■ Entries supplied ■
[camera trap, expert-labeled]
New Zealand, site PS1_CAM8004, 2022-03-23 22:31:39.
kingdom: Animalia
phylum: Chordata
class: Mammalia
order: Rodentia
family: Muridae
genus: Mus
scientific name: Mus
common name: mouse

* * *

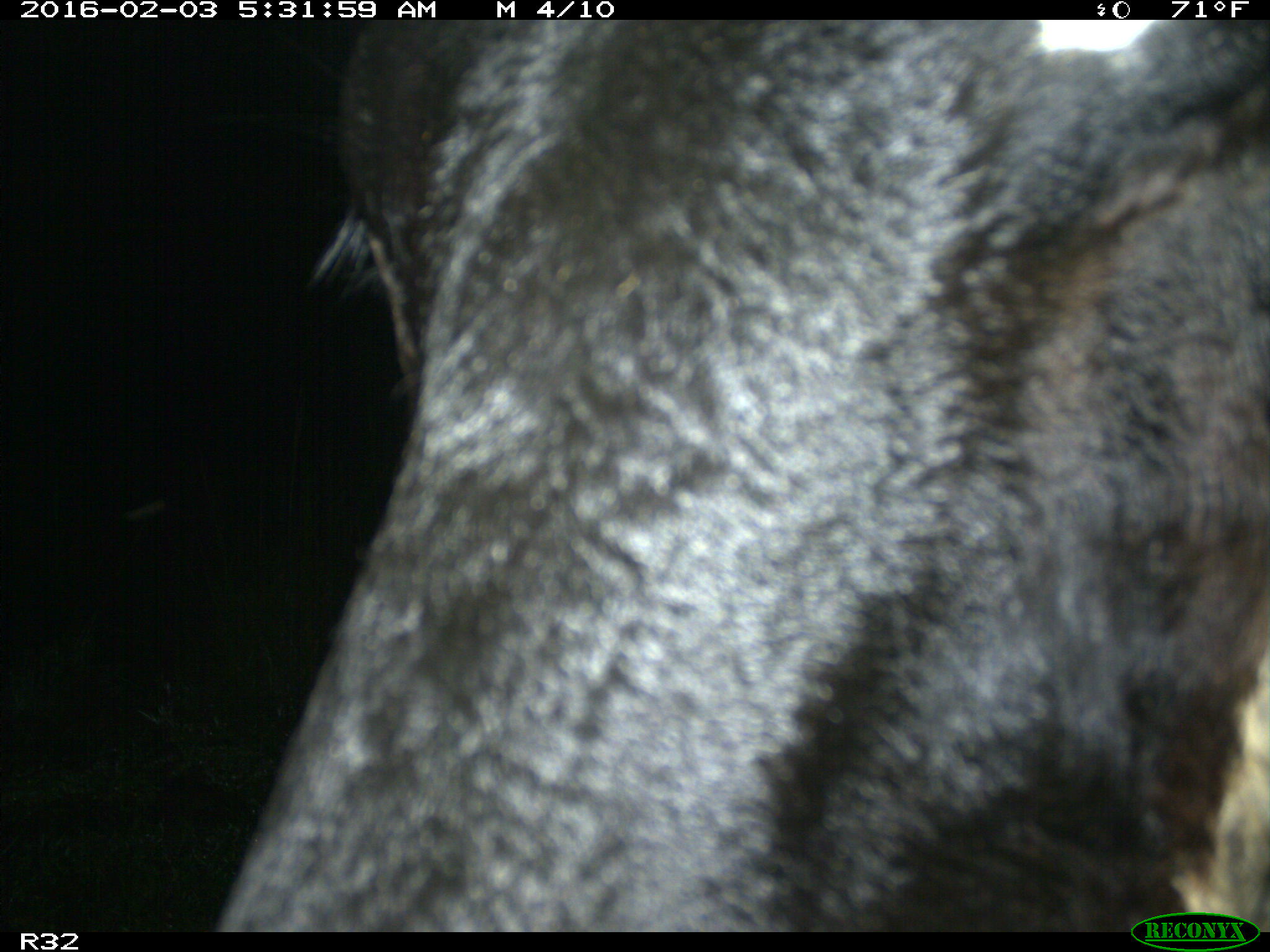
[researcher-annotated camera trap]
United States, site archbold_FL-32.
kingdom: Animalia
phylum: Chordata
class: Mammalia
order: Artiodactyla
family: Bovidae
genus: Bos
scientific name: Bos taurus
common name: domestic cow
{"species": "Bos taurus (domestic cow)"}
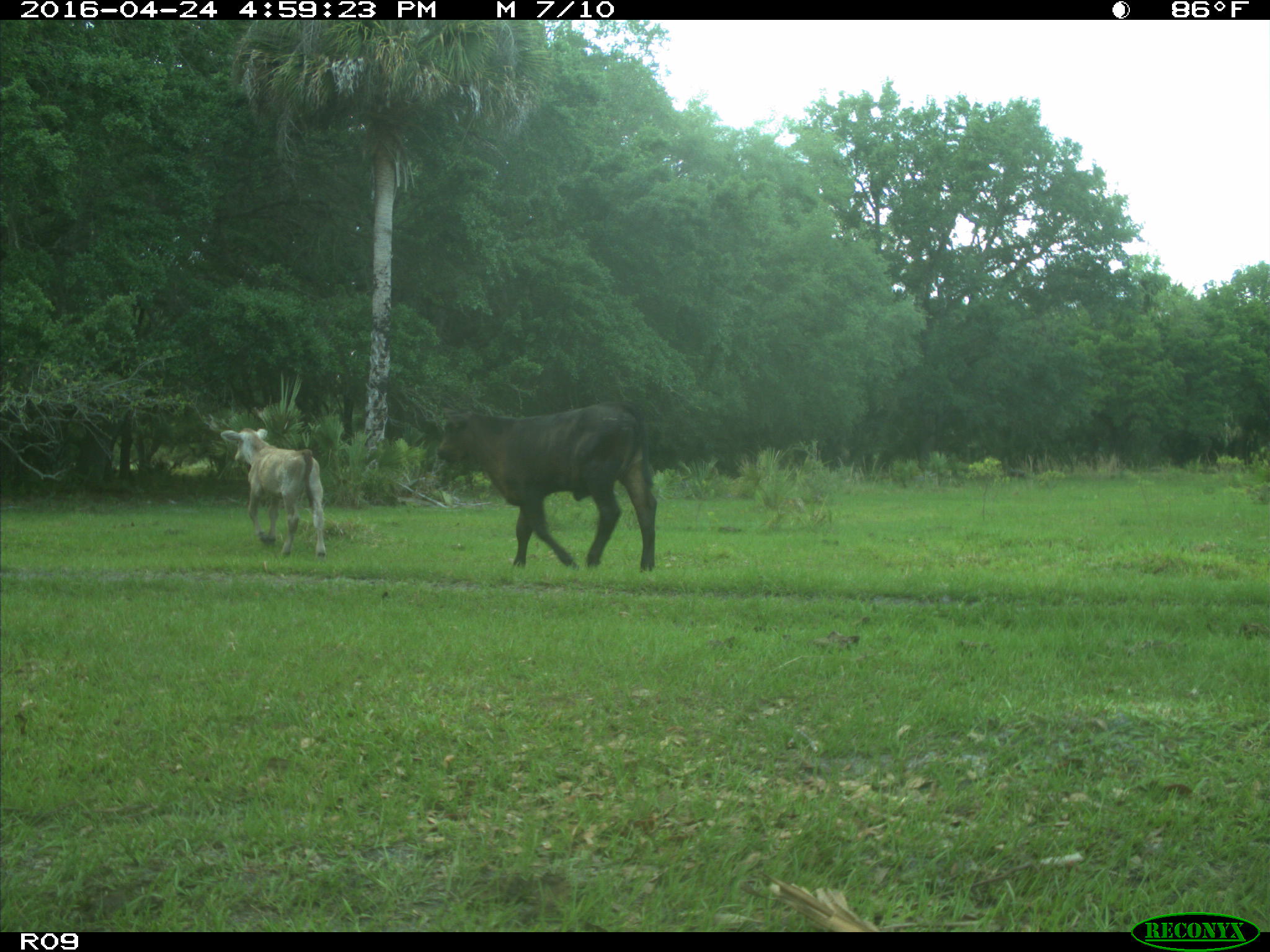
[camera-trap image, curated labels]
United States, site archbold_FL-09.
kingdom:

...

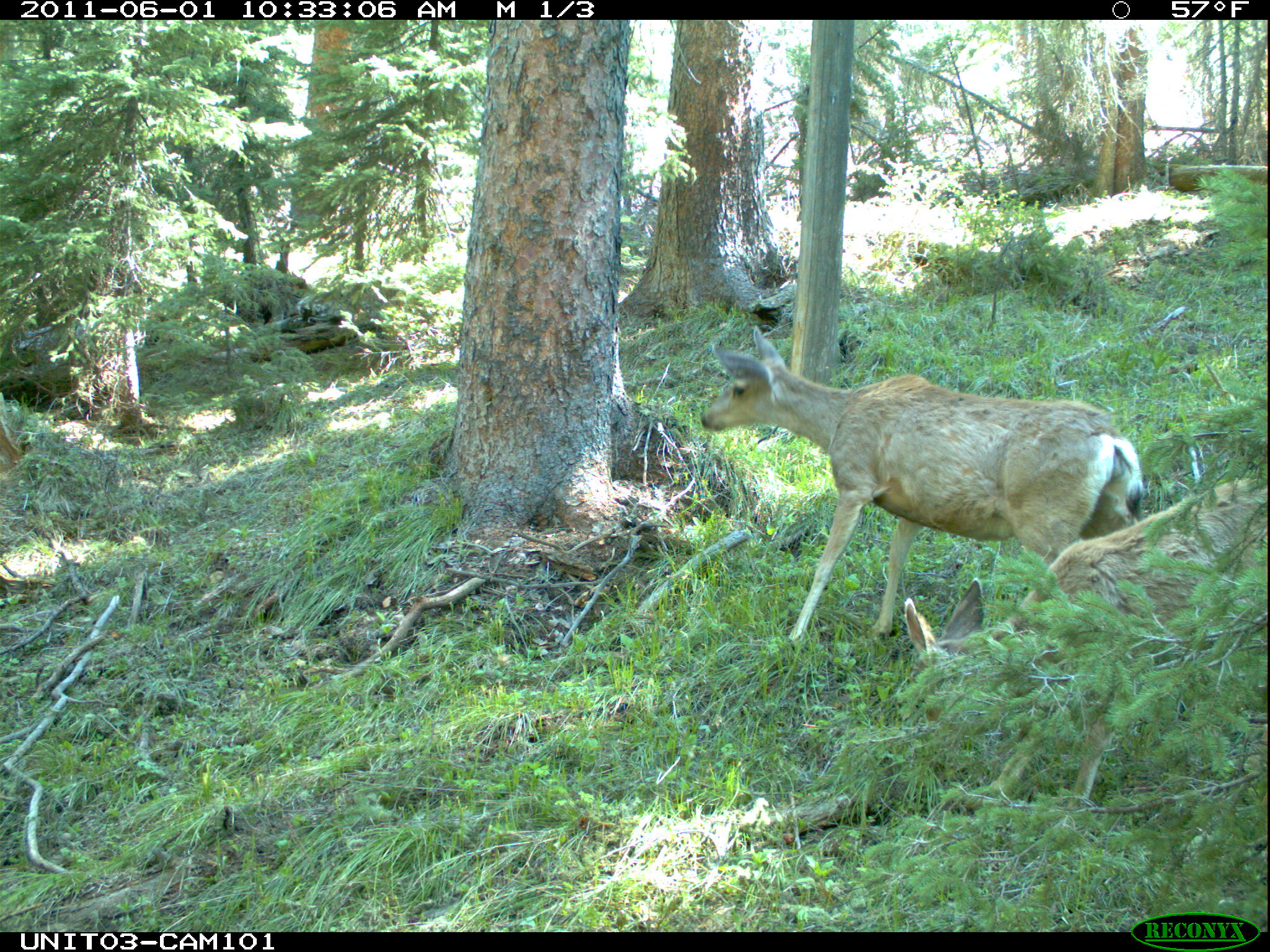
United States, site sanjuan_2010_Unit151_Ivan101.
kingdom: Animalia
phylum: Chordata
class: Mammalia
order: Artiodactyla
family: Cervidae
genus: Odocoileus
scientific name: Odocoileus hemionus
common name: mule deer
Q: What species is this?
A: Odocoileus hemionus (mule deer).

■ Work to complete ■
Every line of the records above where the string "States" is found should be copied.

■ Final answer ■
United States, site archbold_FL-32.
United States, site archbold_FL-09.
United States, site sanjuan_2010_Unit151_Ivan101.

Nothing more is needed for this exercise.